_Exercise goal_:
In the listing that follows, give every line again exactly and omit the pictures.

_Data to examine_:
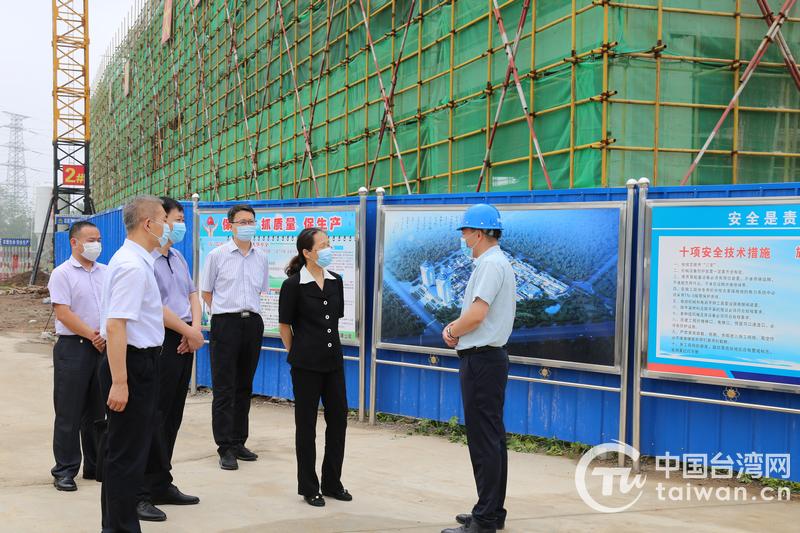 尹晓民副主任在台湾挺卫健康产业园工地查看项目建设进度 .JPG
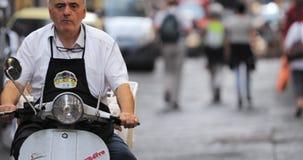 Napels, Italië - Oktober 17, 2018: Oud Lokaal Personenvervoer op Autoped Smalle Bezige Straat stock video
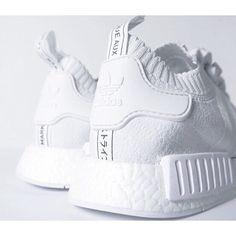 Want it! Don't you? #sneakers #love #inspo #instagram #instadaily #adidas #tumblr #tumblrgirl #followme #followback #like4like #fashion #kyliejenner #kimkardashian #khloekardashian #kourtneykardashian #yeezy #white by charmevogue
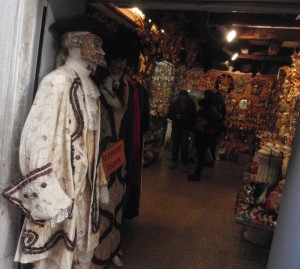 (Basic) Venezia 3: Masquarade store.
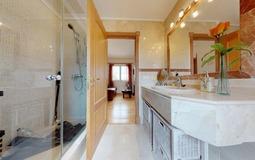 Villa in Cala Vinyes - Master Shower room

_Exercise output_:
 尹晓民副主任在台湾挺卫健康产业园工地查看项目建设进度 .JPG
 Napels, Italië - Oktober 17, 2018: Oud Lokaal Personenvervoer op Autoped Smalle Bezige Straat stock video
 Want it! Don't you? #sneakers #love #inspo #instagram #instadaily #adidas #tumblr #tumblrgirl #followme #followback #like4like #fashion #kyliejenner #kimkardashian #khloekardashian #kourtneykardashian #yeezy #white by charmevogue
 (Basic) Venezia 3: Masquarade store.
 Villa in Cala Vinyes - Master Shower room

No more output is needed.